Elles sont dites » intégrées » parce que notre travail d’accompagnement va de la production jusqu’au développement du secteur privé, en passant par la transformation et le soutien à la commercialisation.
Les filières les plus prometteuses sont actuellement la filière apicole et celle des cultures maraîchères, qui permettent de générer des revenus conséquents pour les ménages, tout en se fondant sur des pratiques agroécologiques. Nous avons développé des outils et des approches pour chacune de ces filières, afin de les soutenir durablement :
- Pour améliorer le taux d’adoption des pratiques agroécologiques, nous utilisons l’outil de champs-écoles paysans (CEP), développé par la FAO (Organisation des Nations unies pour l’alimentation et l’agriculture), qui a fait ses preuves depuis de nombreuses années. Un CEP est un espace collectif qui permet l’expérimentation agricole, pour que les paysannes puissent tester des nouvelles pratiques agroécologiques, et trouver eux·elles-mêmes les réponses aux problèmes qui surviennent dans leurs champs.
- Pour soutenir efficacement la filière apicole, nous avons développé une approche globale et innovante en interne.
- Pour garantir des relations commerciales équitables entre les différents acteurs de la filière, les liens sont renforcés grâce aux approches d’agriculture contractuelle et de business modèles inclusifs.
- Finalement, des concours d’innovation et des projets pilotes sont programmés en vue d’impliquer spécifiquement les femmes et les jeunes dans nos programmes !
ENVIRONNEMENT
Outre le développement de l’agroécologie comme pratique agricole respectueuse de l’environnement, l’axe environnemental de notre approche intégrée se concentre principalement sur la conservation et la restauration de la biodiversité et des ressources naturelles des zones d’intervention.
Dans le Parc Marin des Mangroves, nous menons des activités de sensibilisation des communautés locales, de reboisement de palétuviers tout en accompagnant les partenaires dans les systèmes d’information géographique.
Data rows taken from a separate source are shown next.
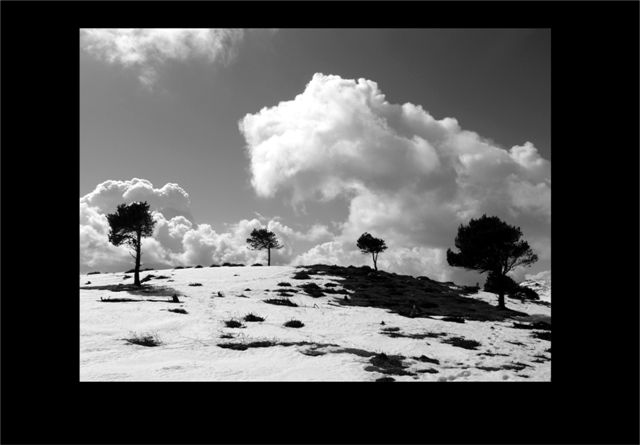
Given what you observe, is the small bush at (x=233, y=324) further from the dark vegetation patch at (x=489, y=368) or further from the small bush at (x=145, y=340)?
the dark vegetation patch at (x=489, y=368)

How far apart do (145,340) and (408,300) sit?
20.8 meters

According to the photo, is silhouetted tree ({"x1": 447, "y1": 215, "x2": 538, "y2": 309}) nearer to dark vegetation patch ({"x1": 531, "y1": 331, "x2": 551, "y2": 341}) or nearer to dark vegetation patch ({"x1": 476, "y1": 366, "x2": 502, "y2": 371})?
dark vegetation patch ({"x1": 531, "y1": 331, "x2": 551, "y2": 341})

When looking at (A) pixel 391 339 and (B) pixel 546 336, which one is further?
(B) pixel 546 336

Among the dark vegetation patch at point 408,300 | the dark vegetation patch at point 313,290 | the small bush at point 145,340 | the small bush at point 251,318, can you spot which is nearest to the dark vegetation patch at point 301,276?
the dark vegetation patch at point 408,300

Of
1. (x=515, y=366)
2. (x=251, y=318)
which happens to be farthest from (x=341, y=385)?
(x=251, y=318)

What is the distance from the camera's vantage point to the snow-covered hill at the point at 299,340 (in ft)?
30.6

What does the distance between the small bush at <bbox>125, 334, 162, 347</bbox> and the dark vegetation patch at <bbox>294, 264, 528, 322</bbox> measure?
13.7 metres

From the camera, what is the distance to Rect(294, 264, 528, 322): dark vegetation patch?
23031 mm

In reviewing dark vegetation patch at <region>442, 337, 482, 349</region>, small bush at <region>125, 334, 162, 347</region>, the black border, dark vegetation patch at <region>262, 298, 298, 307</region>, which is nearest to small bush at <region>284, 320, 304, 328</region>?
dark vegetation patch at <region>262, 298, 298, 307</region>

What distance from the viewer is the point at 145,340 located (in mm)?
11789
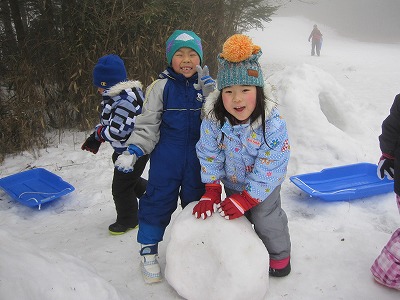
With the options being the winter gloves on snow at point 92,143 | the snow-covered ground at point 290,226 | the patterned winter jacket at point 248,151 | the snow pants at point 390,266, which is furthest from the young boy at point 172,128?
the snow pants at point 390,266

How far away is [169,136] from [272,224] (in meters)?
0.82

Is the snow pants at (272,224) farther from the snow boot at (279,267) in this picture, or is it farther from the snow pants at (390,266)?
the snow pants at (390,266)

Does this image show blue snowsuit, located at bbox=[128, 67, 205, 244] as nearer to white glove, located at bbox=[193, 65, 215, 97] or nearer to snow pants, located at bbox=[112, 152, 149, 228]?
white glove, located at bbox=[193, 65, 215, 97]

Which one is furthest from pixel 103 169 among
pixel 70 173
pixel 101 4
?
pixel 101 4

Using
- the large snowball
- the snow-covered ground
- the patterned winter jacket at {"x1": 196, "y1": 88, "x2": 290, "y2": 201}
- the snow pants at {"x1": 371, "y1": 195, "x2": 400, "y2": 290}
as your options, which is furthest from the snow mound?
the snow pants at {"x1": 371, "y1": 195, "x2": 400, "y2": 290}

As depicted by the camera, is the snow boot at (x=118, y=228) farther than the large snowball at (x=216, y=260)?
Yes

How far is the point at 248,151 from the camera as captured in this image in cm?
192

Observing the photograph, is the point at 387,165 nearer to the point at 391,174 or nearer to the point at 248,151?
the point at 391,174

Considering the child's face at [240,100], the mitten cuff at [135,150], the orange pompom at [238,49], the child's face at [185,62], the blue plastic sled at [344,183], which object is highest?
the orange pompom at [238,49]

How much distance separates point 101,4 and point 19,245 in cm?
384

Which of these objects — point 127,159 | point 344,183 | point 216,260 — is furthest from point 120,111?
point 344,183

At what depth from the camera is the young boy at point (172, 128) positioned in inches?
82.4

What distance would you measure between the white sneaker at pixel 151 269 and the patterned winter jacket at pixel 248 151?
64cm

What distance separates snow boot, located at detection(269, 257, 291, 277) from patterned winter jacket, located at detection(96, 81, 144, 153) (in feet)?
4.21
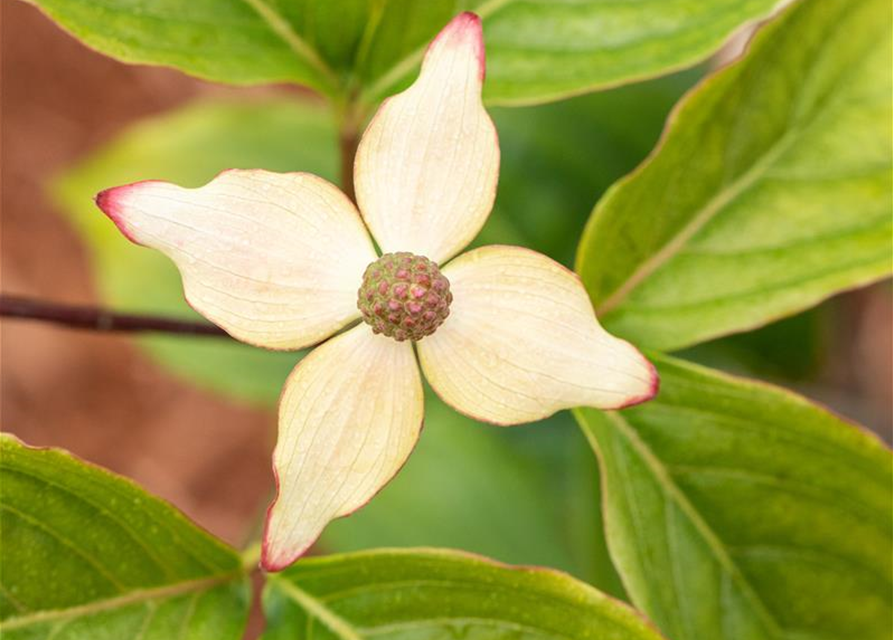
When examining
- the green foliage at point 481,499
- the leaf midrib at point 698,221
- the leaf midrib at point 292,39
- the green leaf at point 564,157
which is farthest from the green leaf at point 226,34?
the green foliage at point 481,499

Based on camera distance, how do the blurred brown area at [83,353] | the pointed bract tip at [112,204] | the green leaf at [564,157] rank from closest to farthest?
the pointed bract tip at [112,204]
the green leaf at [564,157]
the blurred brown area at [83,353]

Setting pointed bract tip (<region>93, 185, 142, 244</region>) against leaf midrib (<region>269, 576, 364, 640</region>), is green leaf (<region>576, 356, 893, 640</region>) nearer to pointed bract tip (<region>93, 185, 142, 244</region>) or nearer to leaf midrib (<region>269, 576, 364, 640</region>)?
leaf midrib (<region>269, 576, 364, 640</region>)

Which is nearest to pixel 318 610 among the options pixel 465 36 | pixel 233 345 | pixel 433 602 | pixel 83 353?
pixel 433 602

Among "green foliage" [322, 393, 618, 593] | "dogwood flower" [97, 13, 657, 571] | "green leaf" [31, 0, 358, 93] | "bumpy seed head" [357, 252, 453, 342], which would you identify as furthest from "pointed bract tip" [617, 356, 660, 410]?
"green foliage" [322, 393, 618, 593]

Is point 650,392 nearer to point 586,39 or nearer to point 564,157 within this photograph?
point 586,39

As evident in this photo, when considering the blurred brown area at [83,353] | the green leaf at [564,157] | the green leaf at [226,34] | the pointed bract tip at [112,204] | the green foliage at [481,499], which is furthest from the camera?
the blurred brown area at [83,353]

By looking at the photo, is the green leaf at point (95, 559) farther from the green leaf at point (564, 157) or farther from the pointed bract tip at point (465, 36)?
the green leaf at point (564, 157)
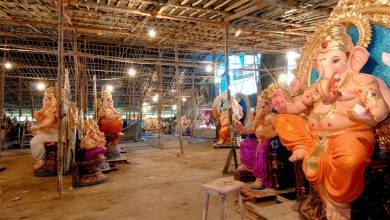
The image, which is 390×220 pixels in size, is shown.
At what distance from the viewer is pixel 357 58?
8.94 feet

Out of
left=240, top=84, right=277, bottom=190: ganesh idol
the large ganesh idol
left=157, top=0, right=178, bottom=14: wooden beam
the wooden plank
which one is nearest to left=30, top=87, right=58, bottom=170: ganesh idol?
the large ganesh idol

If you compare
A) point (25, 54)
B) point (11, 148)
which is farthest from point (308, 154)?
point (25, 54)

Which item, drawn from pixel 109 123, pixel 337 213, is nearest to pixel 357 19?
pixel 337 213

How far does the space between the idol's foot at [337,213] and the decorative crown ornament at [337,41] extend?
1.63 metres

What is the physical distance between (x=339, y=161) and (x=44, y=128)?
7.25 metres

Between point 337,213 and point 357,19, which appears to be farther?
point 357,19

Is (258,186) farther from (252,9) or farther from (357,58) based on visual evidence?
(252,9)

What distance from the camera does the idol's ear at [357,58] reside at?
269cm

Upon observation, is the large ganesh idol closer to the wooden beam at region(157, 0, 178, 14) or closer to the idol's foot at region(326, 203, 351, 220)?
the wooden beam at region(157, 0, 178, 14)

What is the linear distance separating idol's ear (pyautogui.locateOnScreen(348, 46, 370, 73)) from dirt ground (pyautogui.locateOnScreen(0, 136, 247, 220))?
247 cm

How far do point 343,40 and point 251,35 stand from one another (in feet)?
18.6

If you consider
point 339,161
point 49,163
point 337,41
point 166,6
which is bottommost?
point 49,163

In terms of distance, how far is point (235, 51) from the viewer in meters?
11.6

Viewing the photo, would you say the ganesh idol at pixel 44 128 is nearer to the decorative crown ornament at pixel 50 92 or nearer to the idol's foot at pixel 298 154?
the decorative crown ornament at pixel 50 92
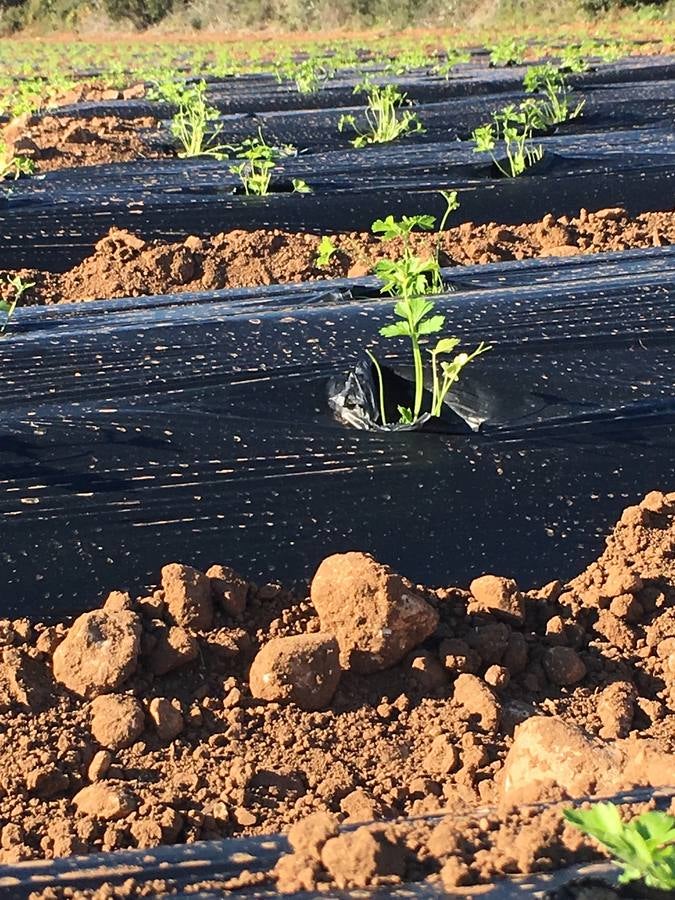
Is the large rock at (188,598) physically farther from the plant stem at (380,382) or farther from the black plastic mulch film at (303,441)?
the plant stem at (380,382)

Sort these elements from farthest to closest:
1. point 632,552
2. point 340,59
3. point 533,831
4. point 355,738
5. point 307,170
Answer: point 340,59, point 307,170, point 632,552, point 355,738, point 533,831

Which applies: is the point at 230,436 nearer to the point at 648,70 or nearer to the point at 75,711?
the point at 75,711

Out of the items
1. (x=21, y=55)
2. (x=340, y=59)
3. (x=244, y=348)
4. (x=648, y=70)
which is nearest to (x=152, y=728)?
(x=244, y=348)

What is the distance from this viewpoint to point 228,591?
2.05 metres

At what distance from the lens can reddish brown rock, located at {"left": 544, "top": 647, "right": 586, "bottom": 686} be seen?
1939 millimetres

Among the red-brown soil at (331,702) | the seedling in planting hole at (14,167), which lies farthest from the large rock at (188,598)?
the seedling in planting hole at (14,167)

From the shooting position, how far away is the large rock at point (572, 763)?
148 centimetres

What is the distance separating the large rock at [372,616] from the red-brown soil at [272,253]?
245 centimetres

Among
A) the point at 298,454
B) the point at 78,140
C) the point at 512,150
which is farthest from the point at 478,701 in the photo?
the point at 78,140

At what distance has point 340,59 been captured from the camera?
15906 mm

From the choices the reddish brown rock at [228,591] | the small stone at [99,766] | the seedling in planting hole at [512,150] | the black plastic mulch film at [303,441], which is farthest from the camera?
the seedling in planting hole at [512,150]

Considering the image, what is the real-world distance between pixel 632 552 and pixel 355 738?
0.80 metres

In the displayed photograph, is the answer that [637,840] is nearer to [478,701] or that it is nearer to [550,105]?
[478,701]

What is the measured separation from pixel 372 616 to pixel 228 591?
1.04 ft
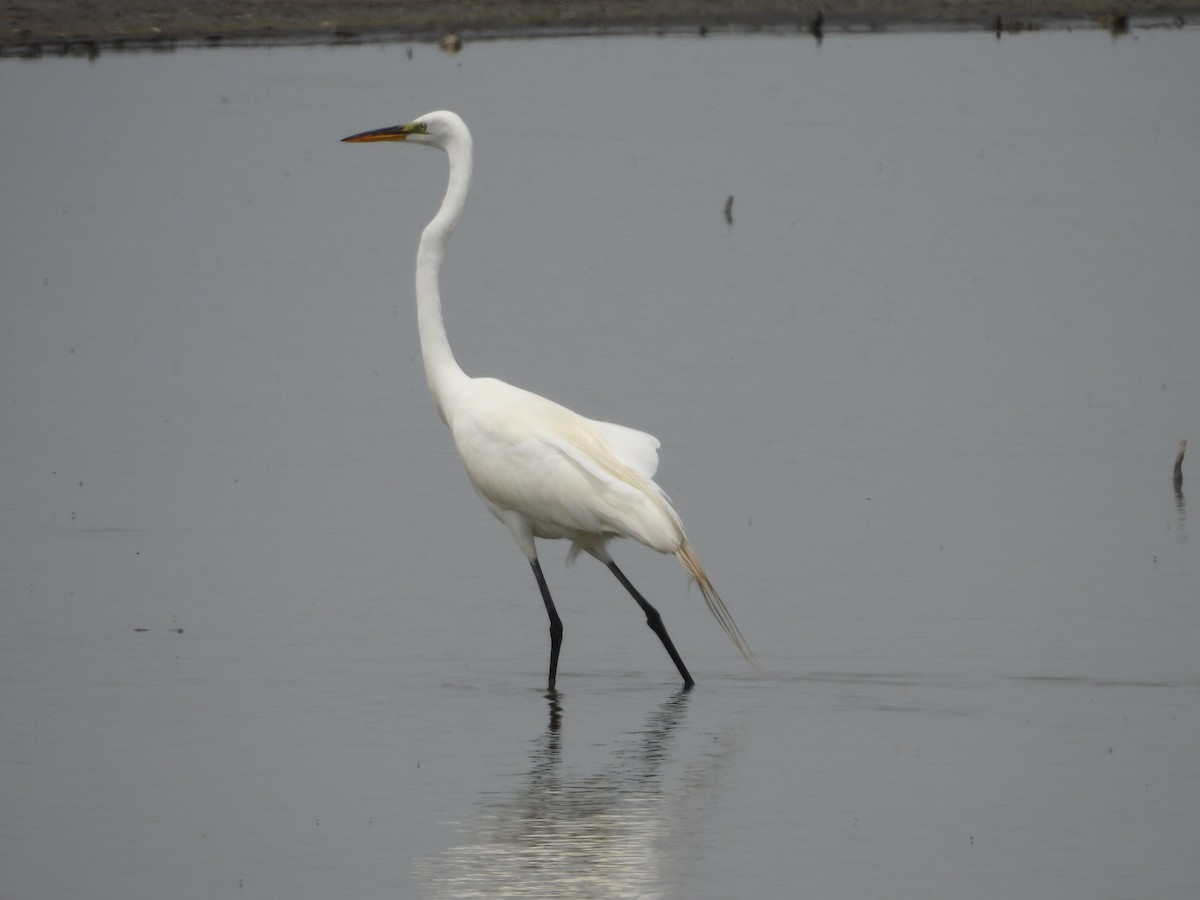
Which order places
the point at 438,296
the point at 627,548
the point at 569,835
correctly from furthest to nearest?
1. the point at 627,548
2. the point at 438,296
3. the point at 569,835

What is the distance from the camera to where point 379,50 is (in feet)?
111

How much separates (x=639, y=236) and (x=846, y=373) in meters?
5.31

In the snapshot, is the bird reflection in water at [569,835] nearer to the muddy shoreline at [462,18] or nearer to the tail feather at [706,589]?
the tail feather at [706,589]

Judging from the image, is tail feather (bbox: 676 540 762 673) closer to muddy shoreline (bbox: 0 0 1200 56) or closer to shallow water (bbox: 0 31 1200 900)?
shallow water (bbox: 0 31 1200 900)

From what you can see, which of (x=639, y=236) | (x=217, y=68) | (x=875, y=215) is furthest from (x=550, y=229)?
(x=217, y=68)

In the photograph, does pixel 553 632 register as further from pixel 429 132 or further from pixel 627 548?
pixel 429 132

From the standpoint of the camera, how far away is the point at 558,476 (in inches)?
291

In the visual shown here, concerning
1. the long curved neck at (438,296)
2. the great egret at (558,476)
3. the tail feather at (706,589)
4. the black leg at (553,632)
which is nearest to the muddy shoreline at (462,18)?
the long curved neck at (438,296)

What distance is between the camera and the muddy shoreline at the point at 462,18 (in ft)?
108

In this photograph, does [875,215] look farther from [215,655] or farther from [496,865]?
[496,865]

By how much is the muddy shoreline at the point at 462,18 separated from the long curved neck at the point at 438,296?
2501 cm

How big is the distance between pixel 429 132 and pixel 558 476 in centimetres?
189

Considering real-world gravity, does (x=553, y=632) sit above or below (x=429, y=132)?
below

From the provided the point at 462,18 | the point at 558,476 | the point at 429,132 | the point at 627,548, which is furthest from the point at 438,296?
the point at 462,18
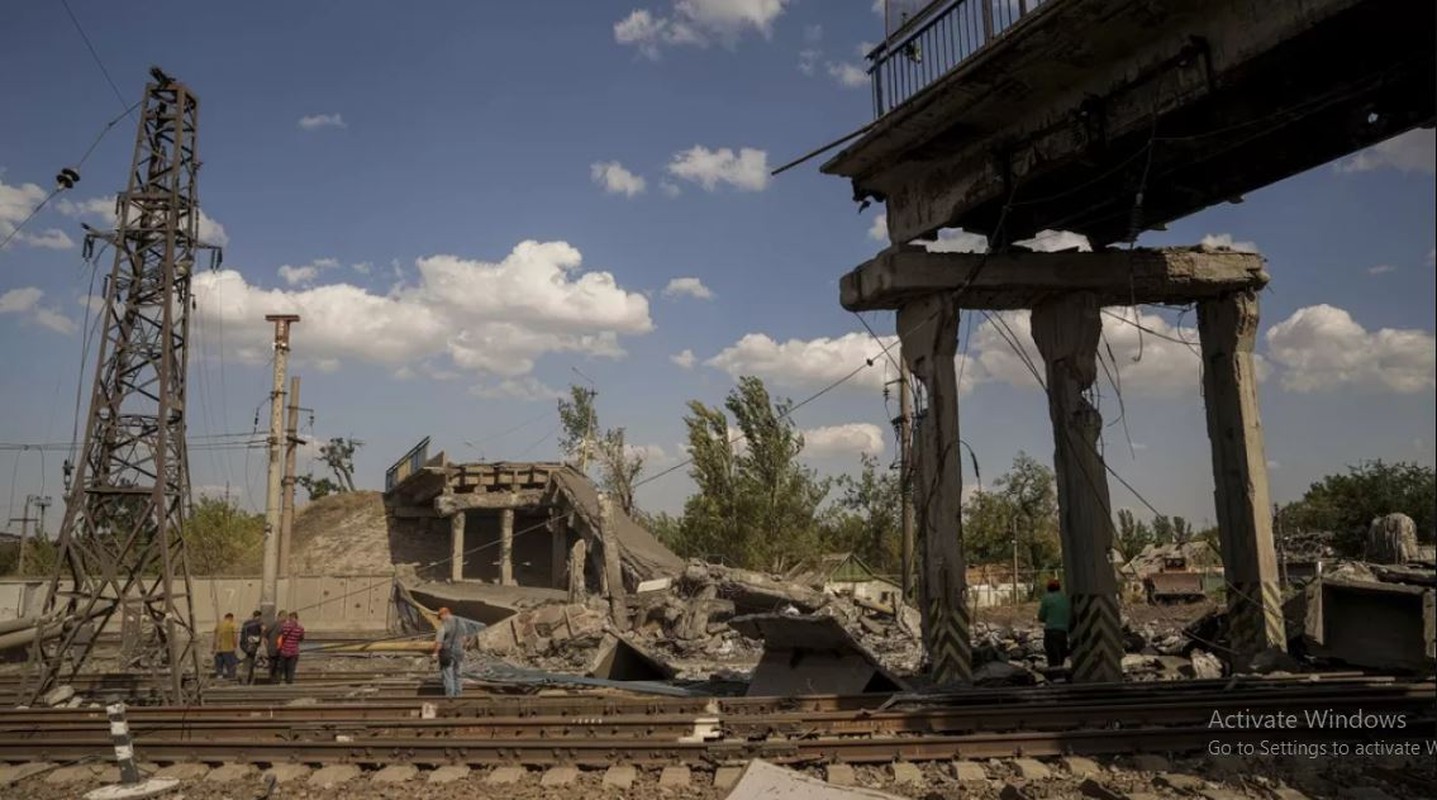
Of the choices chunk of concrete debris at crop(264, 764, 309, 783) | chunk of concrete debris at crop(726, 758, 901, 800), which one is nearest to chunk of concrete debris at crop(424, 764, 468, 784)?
chunk of concrete debris at crop(264, 764, 309, 783)

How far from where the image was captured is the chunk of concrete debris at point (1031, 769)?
8.07 metres

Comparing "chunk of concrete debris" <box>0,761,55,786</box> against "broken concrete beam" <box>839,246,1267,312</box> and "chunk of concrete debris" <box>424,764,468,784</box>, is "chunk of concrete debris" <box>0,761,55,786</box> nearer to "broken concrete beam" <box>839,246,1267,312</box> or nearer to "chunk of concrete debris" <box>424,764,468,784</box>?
"chunk of concrete debris" <box>424,764,468,784</box>

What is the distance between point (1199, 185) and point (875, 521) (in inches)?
1563

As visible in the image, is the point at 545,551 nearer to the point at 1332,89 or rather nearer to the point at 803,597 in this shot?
the point at 803,597

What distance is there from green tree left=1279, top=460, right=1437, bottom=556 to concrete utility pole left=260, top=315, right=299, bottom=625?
1686 inches

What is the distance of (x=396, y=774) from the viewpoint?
880 cm

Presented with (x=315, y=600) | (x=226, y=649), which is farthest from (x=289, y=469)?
(x=226, y=649)

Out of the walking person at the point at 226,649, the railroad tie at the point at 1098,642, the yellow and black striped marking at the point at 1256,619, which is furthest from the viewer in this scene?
the walking person at the point at 226,649

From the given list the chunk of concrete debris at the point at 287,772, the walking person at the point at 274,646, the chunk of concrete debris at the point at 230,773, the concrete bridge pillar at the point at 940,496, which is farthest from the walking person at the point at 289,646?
the concrete bridge pillar at the point at 940,496

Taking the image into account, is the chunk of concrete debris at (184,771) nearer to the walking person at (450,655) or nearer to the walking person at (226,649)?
the walking person at (450,655)

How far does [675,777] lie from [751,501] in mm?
32785

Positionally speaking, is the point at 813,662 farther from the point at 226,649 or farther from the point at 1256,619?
the point at 226,649

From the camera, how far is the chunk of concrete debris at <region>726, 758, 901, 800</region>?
7.23 meters

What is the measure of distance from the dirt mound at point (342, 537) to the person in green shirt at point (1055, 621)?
112 ft
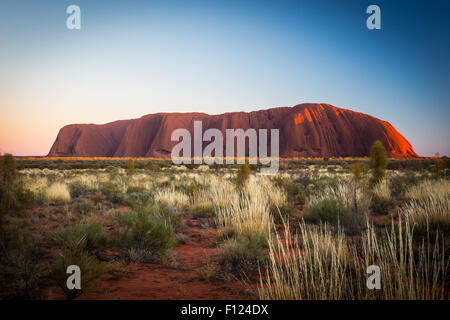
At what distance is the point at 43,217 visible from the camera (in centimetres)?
624

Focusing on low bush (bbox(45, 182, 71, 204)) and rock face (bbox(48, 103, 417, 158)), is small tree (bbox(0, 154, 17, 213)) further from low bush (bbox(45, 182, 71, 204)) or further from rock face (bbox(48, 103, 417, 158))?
rock face (bbox(48, 103, 417, 158))

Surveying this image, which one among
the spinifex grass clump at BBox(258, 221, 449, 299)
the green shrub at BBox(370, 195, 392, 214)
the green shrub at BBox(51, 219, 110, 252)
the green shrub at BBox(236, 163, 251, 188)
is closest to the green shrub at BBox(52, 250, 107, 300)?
the green shrub at BBox(51, 219, 110, 252)

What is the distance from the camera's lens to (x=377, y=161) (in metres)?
9.31

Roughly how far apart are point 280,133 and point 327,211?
7683 centimetres

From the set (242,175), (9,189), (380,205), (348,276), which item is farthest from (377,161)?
(9,189)

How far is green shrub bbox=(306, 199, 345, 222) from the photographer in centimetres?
543

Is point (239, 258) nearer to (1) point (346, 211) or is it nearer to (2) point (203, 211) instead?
(1) point (346, 211)

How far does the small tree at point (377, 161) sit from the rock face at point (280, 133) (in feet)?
216

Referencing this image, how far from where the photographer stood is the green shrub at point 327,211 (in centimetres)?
543

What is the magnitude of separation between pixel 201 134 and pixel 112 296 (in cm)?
9109

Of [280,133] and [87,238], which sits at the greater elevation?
[280,133]

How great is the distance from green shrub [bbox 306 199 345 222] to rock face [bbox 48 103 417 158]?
2774 inches

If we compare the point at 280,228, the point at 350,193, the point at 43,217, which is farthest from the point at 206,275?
the point at 43,217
Ces derniers permettent de cartographier les zones du parc à reboiser, et par la suite d’en faire le suivi plus facilement grâce aux GPS. Les possibilités de renforcer la dynamique en développant le marché volontaire de compensation carbone sont actuellement investiguées.
Dans les agroécosystèmes, les interventions se situent à deux niveaux. D’une part du côté des pratiques agroécologiques qui permettent de diversifier l’écosystème tout en améliorant la qualité des sols, d’autre part, grâce à l’agroforesterie communautaire pratiquée principalement dans la filière apicole. Pour ce deuxième aspect, le partenariat avec l’INERA a permis la création du Jardin Botanique Mellifère de Luki. Celui-ci vise à améliorer les connaissances scientifiques sur la flore mellifère endémique, et il permet aussi d’approvisionner les pépinières locales (dites «décentralisées») en plants et semences. Ce sont alors les communautés qui reboisent elles-mêmes leurs terres avec les essences adaptées à leurs besoins !
GESTION INCLUSIVE DES SAVOIRS
Le troisième axe de notre approche s’articule autour des savoirs : réaliser diagnostics, études et recherches intègre systématiquement nos projets.
Questionner nos outils, nos approches et susciter le dialogue entre des savoirs différents nous est tout aussi essentiel. Un comité scientifique impliquant les acteurs·trices de terrain ainsi que des institutions de recherche nationale, régionale et internationale, a été mis en place pour accompagner nos actions : il coordonne et veille à la qualité des recherches, et s’assure de l’intérêt des thématiques, soit pour répondre au souci d’amélioration des conditions de vies des communautés locales, soit pour répondre aux préoccupations des gestionnaires des aires protégées.